In [1]:
%load_ext autoreload
%autoreload 2

---
# Project 2 - Part 1
For the first part, use [the pretrained Bert model from hugging face](https://huggingface.co/transformers/task_summary.html#question-answering) and feed it with the five 300 words long sections from the book of your choice.
These sections should be selected so they are: introducing the protagonist(s), the antagonist, the crime and crime scene, any significant evidence, and the resolution of the crime/a narrative that presents the case against the perpetrator.
The questions you should ask are about the identity and characteristics of the protagonist, antagonist/perpetrator, the nature and the setting of the crime or crime scene, the evidence, and the case against the perpetrator.
Document the questions, ask the questions and document the specificity and accuracy of the results.
Then, feed the whole novel as a context, and repeat the questions.
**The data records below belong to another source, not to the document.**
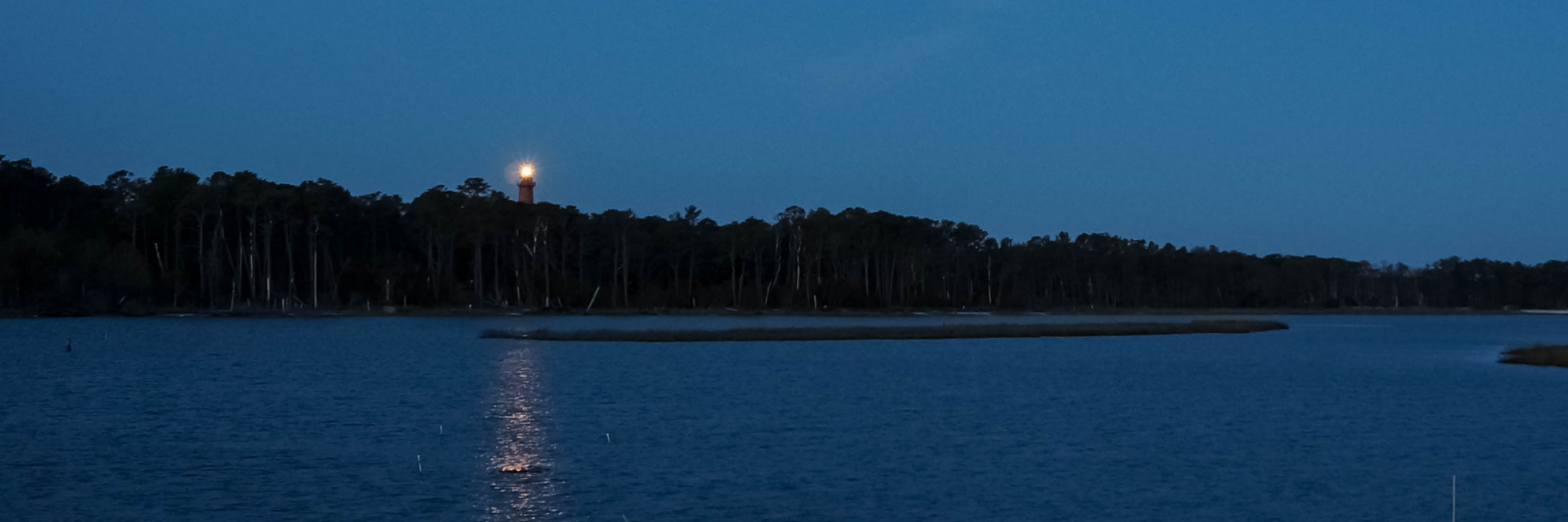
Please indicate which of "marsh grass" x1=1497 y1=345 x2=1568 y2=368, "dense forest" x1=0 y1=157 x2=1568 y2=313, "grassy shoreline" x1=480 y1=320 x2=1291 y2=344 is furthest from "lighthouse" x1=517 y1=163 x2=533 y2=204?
"marsh grass" x1=1497 y1=345 x2=1568 y2=368

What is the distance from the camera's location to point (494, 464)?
24.9 meters

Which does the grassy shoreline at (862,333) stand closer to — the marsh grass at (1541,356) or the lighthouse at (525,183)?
the marsh grass at (1541,356)

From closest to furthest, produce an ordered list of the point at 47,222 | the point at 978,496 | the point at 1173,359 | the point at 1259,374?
the point at 978,496 < the point at 1259,374 < the point at 1173,359 < the point at 47,222

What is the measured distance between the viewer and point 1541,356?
5931 centimetres

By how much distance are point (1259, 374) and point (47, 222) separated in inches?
4441

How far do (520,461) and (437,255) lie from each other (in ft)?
420

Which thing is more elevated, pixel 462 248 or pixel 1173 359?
pixel 462 248

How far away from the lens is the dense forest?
118188mm

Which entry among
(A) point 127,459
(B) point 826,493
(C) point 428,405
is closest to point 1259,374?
(C) point 428,405

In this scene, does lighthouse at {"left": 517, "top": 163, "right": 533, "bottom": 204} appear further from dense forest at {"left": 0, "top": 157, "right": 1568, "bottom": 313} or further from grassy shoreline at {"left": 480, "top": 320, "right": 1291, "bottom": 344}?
grassy shoreline at {"left": 480, "top": 320, "right": 1291, "bottom": 344}

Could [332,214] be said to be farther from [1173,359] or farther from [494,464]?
[494,464]

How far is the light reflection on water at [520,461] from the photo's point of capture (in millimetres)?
19922

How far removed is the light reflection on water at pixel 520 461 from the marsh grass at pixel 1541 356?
42796mm

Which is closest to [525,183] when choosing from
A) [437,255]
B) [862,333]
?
[437,255]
Document the results

In [59]:
# import spacy
# from transformers import AutoTokenizer, TFAutoModelForQuestionAnswering
# import tensorflow as tf
import os
from pprint import pprint
from transformers import pipeline
from transformers import DistilBertTokenizerFast, TFDistilBertForQuestionAnswering
from datasets import load_dataset
from custom_squad import *  # creating and loading in custom squad questions and answers
from question_answering import *  # automating the question answering process
import tensorflow as tf


---
# Load in Normal Distilbert

In [12]:
tokenizer = DistilBertTokenizerFast.from_pretrained('distilbert-base-uncased')
model = TFDistilBertForQuestionAnswering.from_pretrained("distilbert-base-uncased")
generator = pipeline(task="question-answering", model=model, tokenizer=tokenizer)
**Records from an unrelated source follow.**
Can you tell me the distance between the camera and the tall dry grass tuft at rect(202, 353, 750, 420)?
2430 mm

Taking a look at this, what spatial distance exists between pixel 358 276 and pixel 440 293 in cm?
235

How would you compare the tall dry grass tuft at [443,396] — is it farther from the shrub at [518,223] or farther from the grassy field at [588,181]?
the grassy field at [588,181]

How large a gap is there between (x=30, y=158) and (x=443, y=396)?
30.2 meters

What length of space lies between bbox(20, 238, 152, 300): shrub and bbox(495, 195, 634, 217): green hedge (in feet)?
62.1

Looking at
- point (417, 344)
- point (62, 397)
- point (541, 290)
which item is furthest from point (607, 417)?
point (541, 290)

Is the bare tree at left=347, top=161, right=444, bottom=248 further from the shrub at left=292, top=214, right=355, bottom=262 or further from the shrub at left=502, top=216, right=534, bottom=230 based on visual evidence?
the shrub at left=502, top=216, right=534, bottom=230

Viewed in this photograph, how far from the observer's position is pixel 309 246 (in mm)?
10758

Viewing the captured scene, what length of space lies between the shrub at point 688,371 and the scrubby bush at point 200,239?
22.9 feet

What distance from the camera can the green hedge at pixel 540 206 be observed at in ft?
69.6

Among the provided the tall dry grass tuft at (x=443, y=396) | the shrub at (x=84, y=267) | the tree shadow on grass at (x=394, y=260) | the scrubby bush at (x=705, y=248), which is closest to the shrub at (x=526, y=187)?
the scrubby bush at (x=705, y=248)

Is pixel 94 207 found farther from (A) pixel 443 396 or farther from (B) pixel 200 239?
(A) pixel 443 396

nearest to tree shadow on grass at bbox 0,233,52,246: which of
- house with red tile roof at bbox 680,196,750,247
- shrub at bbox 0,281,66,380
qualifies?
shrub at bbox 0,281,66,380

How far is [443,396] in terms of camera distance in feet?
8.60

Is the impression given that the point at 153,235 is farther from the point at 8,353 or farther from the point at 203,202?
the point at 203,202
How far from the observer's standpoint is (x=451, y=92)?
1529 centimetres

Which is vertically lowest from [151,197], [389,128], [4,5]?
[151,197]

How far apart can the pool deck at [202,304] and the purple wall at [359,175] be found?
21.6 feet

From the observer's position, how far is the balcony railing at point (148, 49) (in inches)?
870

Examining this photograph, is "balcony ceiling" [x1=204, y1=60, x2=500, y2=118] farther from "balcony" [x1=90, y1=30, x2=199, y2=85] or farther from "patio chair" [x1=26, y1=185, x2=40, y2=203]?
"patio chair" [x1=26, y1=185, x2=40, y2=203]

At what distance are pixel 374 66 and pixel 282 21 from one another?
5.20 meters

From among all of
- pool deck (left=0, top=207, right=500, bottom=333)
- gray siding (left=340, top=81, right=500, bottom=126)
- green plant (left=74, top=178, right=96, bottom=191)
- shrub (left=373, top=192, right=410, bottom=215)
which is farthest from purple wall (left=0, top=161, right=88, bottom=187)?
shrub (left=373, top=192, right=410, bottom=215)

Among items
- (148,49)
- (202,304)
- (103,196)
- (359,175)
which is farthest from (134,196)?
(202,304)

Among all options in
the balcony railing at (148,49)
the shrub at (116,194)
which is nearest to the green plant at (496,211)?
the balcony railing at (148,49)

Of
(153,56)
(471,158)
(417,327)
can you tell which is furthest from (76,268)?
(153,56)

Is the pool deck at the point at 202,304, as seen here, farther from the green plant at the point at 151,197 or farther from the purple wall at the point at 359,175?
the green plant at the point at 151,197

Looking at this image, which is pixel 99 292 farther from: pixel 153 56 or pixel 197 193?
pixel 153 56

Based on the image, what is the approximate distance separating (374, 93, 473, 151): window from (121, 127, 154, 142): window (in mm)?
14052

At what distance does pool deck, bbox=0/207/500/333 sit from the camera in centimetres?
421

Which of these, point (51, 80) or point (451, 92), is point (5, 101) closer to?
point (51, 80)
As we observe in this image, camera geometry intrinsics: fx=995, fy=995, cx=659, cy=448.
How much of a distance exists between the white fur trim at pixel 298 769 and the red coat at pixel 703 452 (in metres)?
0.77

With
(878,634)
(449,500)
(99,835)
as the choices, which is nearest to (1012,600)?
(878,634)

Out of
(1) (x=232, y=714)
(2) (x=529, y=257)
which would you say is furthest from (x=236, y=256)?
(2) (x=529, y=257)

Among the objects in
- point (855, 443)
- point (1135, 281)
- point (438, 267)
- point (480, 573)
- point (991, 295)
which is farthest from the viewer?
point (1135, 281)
Some layers from the model checkpoint at distilbert-base-uncased were not used when initializing TFDistilBertForQuestionAnswering: ['vocab_layer_norm', 'activation_13', 'vocab_transform', 'vocab_projector']
- This IS expected if you are initializing TFDistilBertForQuestionAnswering from the checkpoint of a model trained on another task or with another architecture (e.g. initializing a BertForSequenceClassification model from a BertForPreTraining model).
- This IS NOT expected if you are initializing TFDistilBertForQuestionAnswering from the checkpoint of a model that you expect to be exactly identical (initializing a BertForSequenceClassification model from a BertForSequenceClassification model).
Some layers of TFDistilBertForQuestionAnswering were not initialized from the model checkpoint at distilbert-base-uncased and are newly initialized: ['dropout_39', 'qa_outputs']
You should probably TRAIN this model on a down-stream task to be able to use it for predictions and inference.


---
# Load in Custom Questions

In [47]:
samples = create_samples()

In [63]:
# peek at a samples
print(f'Num Samples: {len(samples)}')
print(f'Sample Keys: {samples[0].keys()}')


Num Samples: 25
Sample Keys: dict_keys(['id', 'title', 'context', 'question', 'answers'])


In [49]:
print(f'sample[0]:')
pprint(samples[0])


sample[0]:
{'answers': {'answer_start': [608], 'text': ['practitioner']},
 'context': 'Mr. Sherlock Holmes, who was usually very late in the mornings, '
            'save upon those not infrequent occasions when he was up all '
            'night, was seated at the breakfast table. I stood upon the '
            'hearth-rug and picked up the stick which our visitor had left '
            'behind him the night before. It was a fine, thick piece of wood, '
            'bulbous-headed, of the sort which is known as a \\"Penang '
            'lawyer.\\" Just under the head was a broad silver band nearly an '
            'inch across. \\"To James Mortimer, M.R.C.S., from his friends of '
            'the C.C.H.,\\" was engraved upon it, with the date \\"1884.\\" It '
            'was just such a stick as the old-fashioned family practitioner '
            'used to carry—dignified, solid, and reassuring. \\"Well, Watson, '
            'what do you make of it?\\" Holmes was sitting with his b

---
# Automate QA

In [56]:
# Test pipeline generator
_ = qa(generator, samples[0], verbose=True)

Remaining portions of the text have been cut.